> [Auszug]:
++++
# Bilderkennung



## Bedi (12. Apr 2015)

Hallo,
ich studiere gerade Informatik und bin jetzt an meiner Bachelorarbeit dran, wo ich mit Apps und bildern arbeite.
Jetzt habe ich die idee gehabt als zusatz das Bild zu analysieren.
Geplant ist es so von mir: Bild wird per App geschossen, jetzt sollte im Bild (welches einen Fleck beinhaltet) folgende dinge erkannt werden.
- hat der Fleck "scharfe Ränder" oder besteht da ein übergang zum fleck.
- ist der Fleck eintönig
- Symetrie.
Ich weiss nicht wie viel aufwand das ist, je nachdem wie aufwändig es ist tue ich es rein oder lasse es.
ich habe in diesem bereich im moment keine ahnung, deswegen wollt ich mir hier Hilfe hilen.
Liebe grüße


----------



## AntiMuffin (12. Apr 2015)

Also ich persönlich schätze das das sehr Aufwendig wird (Vorallem wenn du es von Grund auf Programmieren willst, ohne Framework etc..). 
Zudem denke ich das es nicht gerade einfach ist so einen Algorithmus zu entwickeln.
++++
> [Gesammelte Daten]:
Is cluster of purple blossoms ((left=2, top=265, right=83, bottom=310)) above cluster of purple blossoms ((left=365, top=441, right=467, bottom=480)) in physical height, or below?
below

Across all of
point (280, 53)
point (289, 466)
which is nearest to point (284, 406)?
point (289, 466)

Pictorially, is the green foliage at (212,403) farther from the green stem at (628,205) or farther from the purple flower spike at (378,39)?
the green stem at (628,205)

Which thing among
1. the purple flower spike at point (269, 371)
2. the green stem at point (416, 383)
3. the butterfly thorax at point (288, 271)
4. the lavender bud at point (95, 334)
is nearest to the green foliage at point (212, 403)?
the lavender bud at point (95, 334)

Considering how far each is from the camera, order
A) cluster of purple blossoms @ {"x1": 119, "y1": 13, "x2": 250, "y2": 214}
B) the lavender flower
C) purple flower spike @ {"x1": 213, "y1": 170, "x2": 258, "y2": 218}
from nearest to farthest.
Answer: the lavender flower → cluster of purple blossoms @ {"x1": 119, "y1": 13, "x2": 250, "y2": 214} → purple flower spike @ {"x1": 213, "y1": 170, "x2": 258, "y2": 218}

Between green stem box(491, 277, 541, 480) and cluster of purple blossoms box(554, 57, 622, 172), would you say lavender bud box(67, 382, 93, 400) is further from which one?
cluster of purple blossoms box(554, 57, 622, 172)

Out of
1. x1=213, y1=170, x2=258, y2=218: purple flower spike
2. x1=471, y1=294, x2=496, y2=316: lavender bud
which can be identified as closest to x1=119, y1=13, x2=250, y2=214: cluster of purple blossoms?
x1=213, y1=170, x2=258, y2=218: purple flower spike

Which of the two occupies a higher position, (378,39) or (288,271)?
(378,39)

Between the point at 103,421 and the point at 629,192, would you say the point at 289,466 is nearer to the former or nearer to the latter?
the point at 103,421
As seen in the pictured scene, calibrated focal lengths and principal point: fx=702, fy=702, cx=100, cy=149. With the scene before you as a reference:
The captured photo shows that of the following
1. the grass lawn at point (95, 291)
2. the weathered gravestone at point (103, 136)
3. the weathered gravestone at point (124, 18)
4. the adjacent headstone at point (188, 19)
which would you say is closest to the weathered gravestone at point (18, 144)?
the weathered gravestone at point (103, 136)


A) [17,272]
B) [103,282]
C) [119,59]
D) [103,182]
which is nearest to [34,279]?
++++
> [Ihre Aufgabe]:
Beantworten Sie anhand des Auszugs oben:
(a) Welches Fach studiert Bedi?
(b) Welche drei Merkmale des Flecks sollen im Bild erkannt werden?
(c) Unter welcher Bedingung wird es laut AntiMuffin vor allem aufwendig?

> [Lösung]:
(a) Informatik.
(b) Ob der Fleck scharfe Ränder hat oder einen Übergang zeigt, ob er eintönig ist und ob er symmetrisch ist.
(c) Wenn man es von Grund auf programmieren will, ohne Framework.